- _Extract to read_
###

Saturday, May 13, 2017

Adele Block Bauer and 'Woman in Gold'

I've just watched the film Woman In Gold on BBC - about the portrait of Adele Block-Bauer by Gustav Klimt - and had to keep restraining myself from reaching for my iPhone to check what the outcome was. The nuisance of a memory which remembers some facts but not all of them!

Portrait of Adele Block-Bauer (the so-called "Woman in Gold") 1907
by Gustav Klimt
oil, silver and gold on canvas, 140 × 140 cm (55.1 × 55.1 in)
Current Location: Neue Galerie New York

So for those who were equally intrigued here's what I found.

You can see the film, made in 2015, on BBC2 channel on iPlayer (for the next 29 days)

Timeline

  • painted in 1907 - and commissioned by Ferdinand Block-Bauer 
  • 1925 - Adele Bloch-Bauer died suddenly of meningitis, in Vienna on January 24
  • 1928 - lent for an exhibition at the Vienna Secession in 1928 to mark the tenth anniversary of Klimt's death
  • 1934 - displayed in London as part of the Austria in London exhibition
  • 1937 - lent for display at the Paris Exposition
  • between 1938 and 1941: nationalised by the German/Austrian State
  • December 1941 - Führer transferred the paintings Portrait of Adele Bloch-Bauer I and Apfelbaum I to the Galerie Belvedere (now Österreichische Galerie Belvedere)

###

- _Given data_
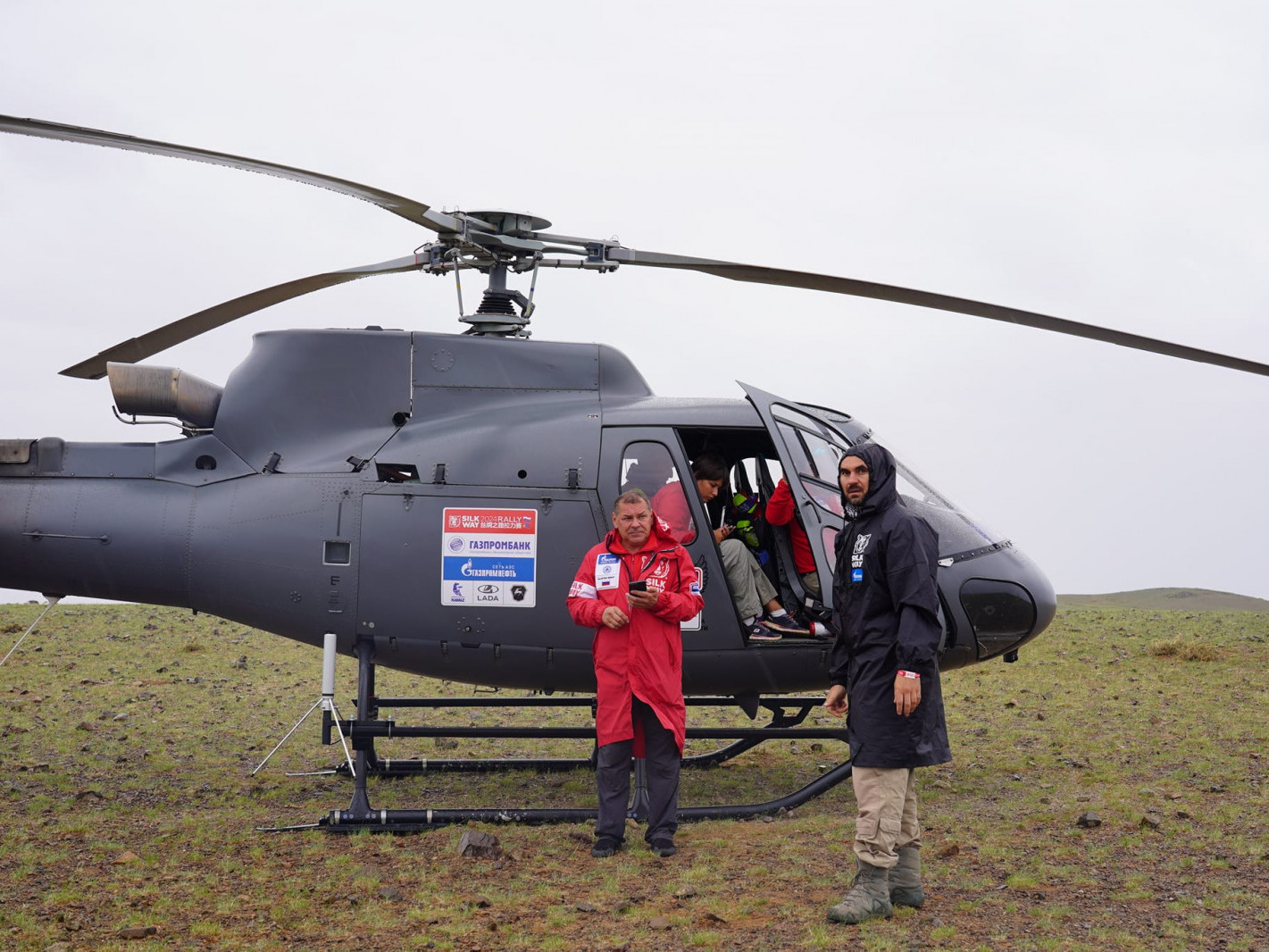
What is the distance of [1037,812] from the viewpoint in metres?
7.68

###

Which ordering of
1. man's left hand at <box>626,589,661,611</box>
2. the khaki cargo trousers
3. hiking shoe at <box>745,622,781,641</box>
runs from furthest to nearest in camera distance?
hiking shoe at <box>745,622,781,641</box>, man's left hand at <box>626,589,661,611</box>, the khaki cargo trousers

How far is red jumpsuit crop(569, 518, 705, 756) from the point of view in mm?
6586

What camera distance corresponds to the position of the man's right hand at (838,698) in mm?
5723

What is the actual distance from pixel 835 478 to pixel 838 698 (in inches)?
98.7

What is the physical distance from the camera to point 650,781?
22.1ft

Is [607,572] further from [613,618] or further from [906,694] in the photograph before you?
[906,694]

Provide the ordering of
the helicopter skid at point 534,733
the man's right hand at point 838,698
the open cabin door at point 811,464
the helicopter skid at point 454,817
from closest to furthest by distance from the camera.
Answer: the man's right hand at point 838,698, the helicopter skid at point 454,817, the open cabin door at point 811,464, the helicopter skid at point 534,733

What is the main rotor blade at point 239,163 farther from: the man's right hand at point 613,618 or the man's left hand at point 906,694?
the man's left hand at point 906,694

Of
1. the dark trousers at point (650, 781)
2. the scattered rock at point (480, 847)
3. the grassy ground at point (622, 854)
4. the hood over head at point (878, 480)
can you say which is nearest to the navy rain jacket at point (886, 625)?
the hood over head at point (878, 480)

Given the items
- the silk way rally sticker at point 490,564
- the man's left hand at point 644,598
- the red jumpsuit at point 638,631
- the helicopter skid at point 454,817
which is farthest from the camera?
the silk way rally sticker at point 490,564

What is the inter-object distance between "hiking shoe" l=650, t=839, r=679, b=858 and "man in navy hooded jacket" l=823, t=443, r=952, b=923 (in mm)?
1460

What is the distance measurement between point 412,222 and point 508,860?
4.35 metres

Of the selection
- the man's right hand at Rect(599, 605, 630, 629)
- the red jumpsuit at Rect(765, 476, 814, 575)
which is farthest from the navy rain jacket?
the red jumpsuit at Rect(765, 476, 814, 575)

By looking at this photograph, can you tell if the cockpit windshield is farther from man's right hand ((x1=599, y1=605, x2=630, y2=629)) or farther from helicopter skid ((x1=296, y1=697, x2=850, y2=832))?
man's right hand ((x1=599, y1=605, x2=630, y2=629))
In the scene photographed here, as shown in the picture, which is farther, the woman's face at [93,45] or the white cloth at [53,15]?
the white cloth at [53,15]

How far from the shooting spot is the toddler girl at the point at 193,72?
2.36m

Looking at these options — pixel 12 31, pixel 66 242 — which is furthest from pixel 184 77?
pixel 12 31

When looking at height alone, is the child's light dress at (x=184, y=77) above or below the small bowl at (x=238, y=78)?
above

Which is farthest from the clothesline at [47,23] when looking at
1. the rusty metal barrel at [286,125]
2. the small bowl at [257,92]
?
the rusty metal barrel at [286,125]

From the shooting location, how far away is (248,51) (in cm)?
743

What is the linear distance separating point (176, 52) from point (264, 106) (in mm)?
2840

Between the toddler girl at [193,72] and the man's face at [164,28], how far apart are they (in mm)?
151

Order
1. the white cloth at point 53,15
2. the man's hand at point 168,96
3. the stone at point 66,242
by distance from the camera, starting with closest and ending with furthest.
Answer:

###

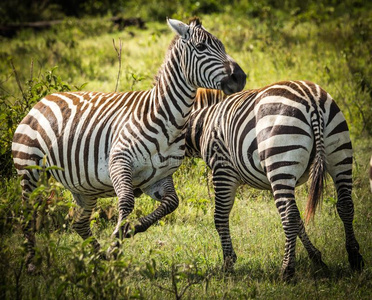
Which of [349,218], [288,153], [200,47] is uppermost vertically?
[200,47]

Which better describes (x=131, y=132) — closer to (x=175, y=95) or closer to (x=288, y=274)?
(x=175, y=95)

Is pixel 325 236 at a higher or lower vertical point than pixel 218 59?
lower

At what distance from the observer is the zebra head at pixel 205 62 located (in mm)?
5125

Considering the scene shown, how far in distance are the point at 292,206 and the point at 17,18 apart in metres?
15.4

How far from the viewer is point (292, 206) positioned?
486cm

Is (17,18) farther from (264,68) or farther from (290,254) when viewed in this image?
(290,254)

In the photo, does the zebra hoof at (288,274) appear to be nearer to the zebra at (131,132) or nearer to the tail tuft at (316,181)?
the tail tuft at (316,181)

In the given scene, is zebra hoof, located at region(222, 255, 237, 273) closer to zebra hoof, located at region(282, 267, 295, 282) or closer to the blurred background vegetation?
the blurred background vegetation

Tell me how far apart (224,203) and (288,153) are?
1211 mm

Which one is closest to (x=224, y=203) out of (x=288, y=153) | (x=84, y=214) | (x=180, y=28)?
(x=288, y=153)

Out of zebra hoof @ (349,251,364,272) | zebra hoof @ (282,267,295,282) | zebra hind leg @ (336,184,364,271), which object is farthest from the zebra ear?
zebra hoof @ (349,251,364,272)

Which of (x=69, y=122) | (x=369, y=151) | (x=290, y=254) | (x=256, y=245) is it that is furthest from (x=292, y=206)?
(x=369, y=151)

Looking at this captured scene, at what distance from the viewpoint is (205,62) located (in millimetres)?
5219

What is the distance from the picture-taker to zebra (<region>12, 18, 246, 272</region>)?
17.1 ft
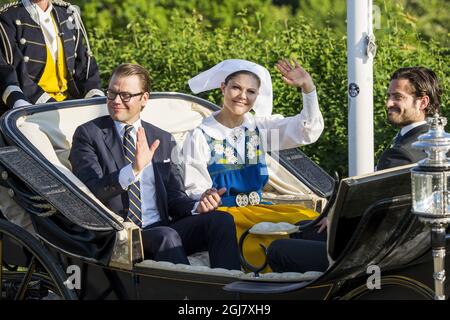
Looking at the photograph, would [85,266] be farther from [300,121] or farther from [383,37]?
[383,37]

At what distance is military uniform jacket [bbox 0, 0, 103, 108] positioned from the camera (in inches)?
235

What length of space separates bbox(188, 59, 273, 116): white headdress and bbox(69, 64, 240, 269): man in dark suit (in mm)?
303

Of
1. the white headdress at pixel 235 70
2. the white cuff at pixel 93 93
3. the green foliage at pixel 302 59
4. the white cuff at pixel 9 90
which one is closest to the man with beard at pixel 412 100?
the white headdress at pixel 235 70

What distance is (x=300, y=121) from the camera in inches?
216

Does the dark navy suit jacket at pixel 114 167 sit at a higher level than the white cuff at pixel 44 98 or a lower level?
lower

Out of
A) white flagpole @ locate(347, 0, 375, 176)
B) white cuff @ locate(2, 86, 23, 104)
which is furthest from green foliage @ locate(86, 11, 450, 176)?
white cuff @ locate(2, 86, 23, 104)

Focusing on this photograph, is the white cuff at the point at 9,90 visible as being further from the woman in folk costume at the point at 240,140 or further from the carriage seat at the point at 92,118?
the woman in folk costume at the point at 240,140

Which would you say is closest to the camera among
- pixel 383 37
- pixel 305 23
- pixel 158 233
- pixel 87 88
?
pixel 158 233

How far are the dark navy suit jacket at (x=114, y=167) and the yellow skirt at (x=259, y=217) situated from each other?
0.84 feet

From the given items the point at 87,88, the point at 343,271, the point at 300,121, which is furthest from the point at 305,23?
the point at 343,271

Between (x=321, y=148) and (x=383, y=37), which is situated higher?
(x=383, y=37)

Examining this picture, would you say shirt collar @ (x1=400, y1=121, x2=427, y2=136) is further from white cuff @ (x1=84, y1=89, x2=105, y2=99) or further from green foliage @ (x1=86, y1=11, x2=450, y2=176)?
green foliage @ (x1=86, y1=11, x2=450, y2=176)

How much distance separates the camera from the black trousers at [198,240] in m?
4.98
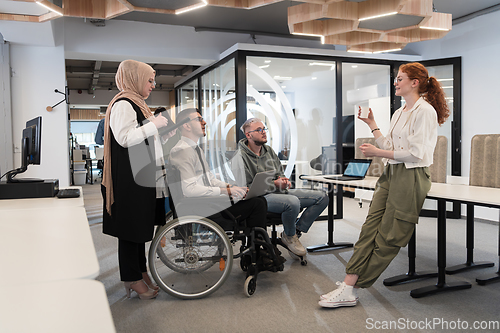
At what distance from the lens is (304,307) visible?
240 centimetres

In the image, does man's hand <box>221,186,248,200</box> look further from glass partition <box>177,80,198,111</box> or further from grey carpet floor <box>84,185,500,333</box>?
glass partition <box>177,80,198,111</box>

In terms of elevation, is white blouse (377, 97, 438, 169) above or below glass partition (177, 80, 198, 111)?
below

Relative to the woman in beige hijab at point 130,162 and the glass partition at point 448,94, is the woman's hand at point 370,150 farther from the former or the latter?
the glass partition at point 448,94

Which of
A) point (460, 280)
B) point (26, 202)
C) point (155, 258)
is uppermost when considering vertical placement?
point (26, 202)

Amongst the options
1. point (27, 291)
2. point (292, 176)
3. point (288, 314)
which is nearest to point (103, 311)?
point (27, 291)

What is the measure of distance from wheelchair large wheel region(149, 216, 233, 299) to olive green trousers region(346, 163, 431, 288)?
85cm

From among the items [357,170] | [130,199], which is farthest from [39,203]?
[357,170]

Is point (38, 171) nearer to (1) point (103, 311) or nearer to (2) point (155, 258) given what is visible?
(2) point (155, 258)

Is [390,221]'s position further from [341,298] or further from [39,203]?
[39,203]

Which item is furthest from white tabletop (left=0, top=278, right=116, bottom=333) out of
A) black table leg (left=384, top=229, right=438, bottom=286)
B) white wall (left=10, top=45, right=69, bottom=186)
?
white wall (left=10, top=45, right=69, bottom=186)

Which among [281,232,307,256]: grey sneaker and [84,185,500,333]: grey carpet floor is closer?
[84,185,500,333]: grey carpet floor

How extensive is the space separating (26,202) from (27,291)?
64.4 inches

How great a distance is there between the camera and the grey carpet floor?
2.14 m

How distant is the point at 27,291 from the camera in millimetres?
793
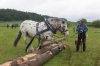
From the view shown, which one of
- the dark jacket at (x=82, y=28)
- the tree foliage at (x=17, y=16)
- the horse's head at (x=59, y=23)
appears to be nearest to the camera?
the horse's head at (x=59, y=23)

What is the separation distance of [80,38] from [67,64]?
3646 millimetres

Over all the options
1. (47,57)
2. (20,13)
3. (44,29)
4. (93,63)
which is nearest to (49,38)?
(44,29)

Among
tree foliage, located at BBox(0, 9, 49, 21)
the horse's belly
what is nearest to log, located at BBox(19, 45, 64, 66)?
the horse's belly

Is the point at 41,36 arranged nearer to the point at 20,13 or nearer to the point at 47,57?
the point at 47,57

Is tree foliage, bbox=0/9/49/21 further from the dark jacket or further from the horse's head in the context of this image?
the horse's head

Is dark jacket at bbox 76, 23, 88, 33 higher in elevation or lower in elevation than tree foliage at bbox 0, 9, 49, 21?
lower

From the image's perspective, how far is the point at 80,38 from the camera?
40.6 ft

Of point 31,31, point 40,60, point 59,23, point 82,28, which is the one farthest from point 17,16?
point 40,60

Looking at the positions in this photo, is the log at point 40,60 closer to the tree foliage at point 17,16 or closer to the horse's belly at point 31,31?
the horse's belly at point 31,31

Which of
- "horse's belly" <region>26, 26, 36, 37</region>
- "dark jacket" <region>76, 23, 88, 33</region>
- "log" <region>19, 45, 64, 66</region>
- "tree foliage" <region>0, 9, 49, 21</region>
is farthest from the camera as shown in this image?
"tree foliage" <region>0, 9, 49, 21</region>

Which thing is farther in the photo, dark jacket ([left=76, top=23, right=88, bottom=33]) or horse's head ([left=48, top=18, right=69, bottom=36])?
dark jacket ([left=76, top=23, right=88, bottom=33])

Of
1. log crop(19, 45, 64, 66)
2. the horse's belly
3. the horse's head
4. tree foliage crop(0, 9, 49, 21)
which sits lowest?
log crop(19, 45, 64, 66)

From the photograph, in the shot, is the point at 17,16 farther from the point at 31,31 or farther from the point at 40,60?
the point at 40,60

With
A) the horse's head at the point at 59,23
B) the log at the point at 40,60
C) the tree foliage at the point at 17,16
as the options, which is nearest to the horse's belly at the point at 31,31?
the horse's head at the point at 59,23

###

- _Required work_
**1)** Retype the Woman in Gold post from "Portrait of Adele Block-Bauer (the" to "what I found.".
**2)** According to the Woman in Gold post, where was the portrait displayed in 1934?

- _Answers below_
**1)**
Portrait of Adele Block-Bauer (the so-called "Woman in Gold") 1907
by Gustav Klimt
oil, silver and gold on canvas, 140 × 140 cm (55.1 × 55.1 in)
Current Location: Neue Galerie New York

So for those who were equally intrigued here's what I found.

**2)** In London, as part of the Austria in London exhibition.